EXCERPT TO READ:
***

Kitchener-Waterloo

Slow care for elderly, disabled cited by Ontario auditor general

Many elderly and disabled Ontarians are not getting much-needed home-care services on time, with some waiting more than a year just for assessments, the government watchdog says.

Waterloo-Wellington near average cost-per-client, Central West lowest and North Simcoe Muskoka highest

Auditor General Bonnie Lysyk's 2015 report shows delays in health care assessment and treatment for elderly and disabled Ontarians. (Nathan Denette/Canadian Press)

Many elderly and disabled Ontarians are not getting much-needed home-care services on time, with some waiting more than a year just for assessments, the government watchdog says.

The level of home-care services that Community Care Access Centres provide vary widely across the province, as each CCAC develops its own criteria as a result of funding inequities, Auditor General Bonnie Lysyk said in her annual report.

Her office audited three Community Care Access Centres and found that 65 per cent of initial assessments for home care were not done within the required time frames.

***

INFORMATION:

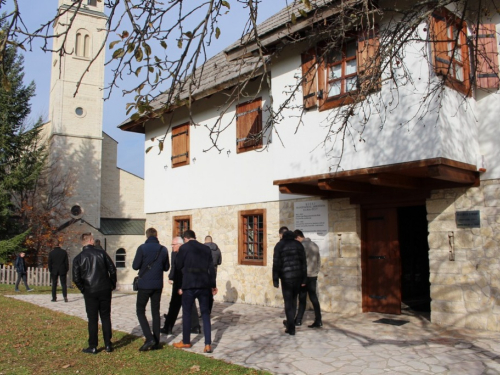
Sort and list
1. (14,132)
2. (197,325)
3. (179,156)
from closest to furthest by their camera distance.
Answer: (197,325) < (179,156) < (14,132)

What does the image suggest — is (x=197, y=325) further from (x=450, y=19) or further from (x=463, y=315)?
(x=450, y=19)

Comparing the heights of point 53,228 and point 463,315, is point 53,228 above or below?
above

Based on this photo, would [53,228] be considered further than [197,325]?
Yes

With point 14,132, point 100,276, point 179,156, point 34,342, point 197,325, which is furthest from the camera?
point 14,132

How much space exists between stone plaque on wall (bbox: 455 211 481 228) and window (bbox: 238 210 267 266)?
4.84m

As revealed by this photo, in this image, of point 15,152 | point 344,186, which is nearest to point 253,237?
point 344,186

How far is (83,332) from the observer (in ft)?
27.5

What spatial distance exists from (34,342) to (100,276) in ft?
6.27

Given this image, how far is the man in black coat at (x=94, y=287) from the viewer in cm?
684

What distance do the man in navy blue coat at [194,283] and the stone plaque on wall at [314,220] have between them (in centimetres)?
416

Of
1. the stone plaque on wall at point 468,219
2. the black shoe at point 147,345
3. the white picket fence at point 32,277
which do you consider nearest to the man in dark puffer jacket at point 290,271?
the black shoe at point 147,345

***

TASKS TO PERFORM:
**1.** Quote the passage from the article on home-care delays starting at "Waterloo-Wellington near average" and ending at "than a year just for assessments, the government watchdog says.".
**2.** Using the article on home-care delays, say whether each statement agrees with it, and quote the words that decide it.
(a) The auditor general's office audited three Community Care Access Centres.
(b) Every Community Care Access Centre uses the same criteria for home-care services.
(c) Most initial assessments for home care were done within the required time frames.
**3.** Carry on the article on home-care delays from its last sentence.

RESPONSES PER TASK:
**1.**
Waterloo-Wellington near average cost-per-client, Central West lowest and North Simcoe Muskoka highest

Auditor General Bonnie Lysyk's 2015 report shows delays in health care assessment and treatment for elderly and disabled Ontarians. (Nathan Denette/Canadian Press)

Many elderly and disabled Ontarians are not getting much-needed home-care services on time, with some waiting more than a year just for assessments, the government watchdog says.

**2.**
(a) Yes: "Her office audited three Community Care Access Centres"
(b) No: "each CCAC develops its own criteria as a result of funding inequities"
(c) No: "65 per cent of initial assessments for home care were not done within the required time frames"

**3.**
"Although the (Health) ministry has recognized the importance of strengthening the home and community care sector, clients still face long wait times for personal support services," Lysyk said.

She found delays in assessments of a year or more.

Assessment delayed

Lysyk highlighted one case of a client in her 90s living alone in a retirement home who waited 52 days for a phone assessment for physiotherapy and personal support services -- "well beyond the three-day timeline for initial contact assessments."

The client was only approved for 16 hours of personal support per month and not physiotherapy, but when the family requested more services after the client fell and sustained a fracture, they were told those services were wait-listed, Lysyk said.

When the elderly patient's cast came off the family again requested physiotherapy and the CCAC made a home visit two months later – well beyond the seven days required for that assessment – and though they determined the client needed more personal support services, the client didn't get them because of a long wait list and was not approved for physiotherapy, Lysyk said.

Though by law, home-care clients can receive up to 90 hours of personal support services per month, care coordinators at the CCACs usually allow a maximum of 60 hours, Lysyk said.

Ontario home-care funding and clients served by CCACs, Year Ending March 31, 2015 from the 2015 Ontario Auditor General report, Dec. 2, 2015 (Ontario Auditor General report)

Accountability structure 

The report explains Ontario's health-delivery bureaucracy: "Each CCAC is accountable to one of the 14 Local Health Integration Networks (LHINs), which are mandated to fund health-service providers such as hospitals, CCACs and support agencies in defined geographic regions."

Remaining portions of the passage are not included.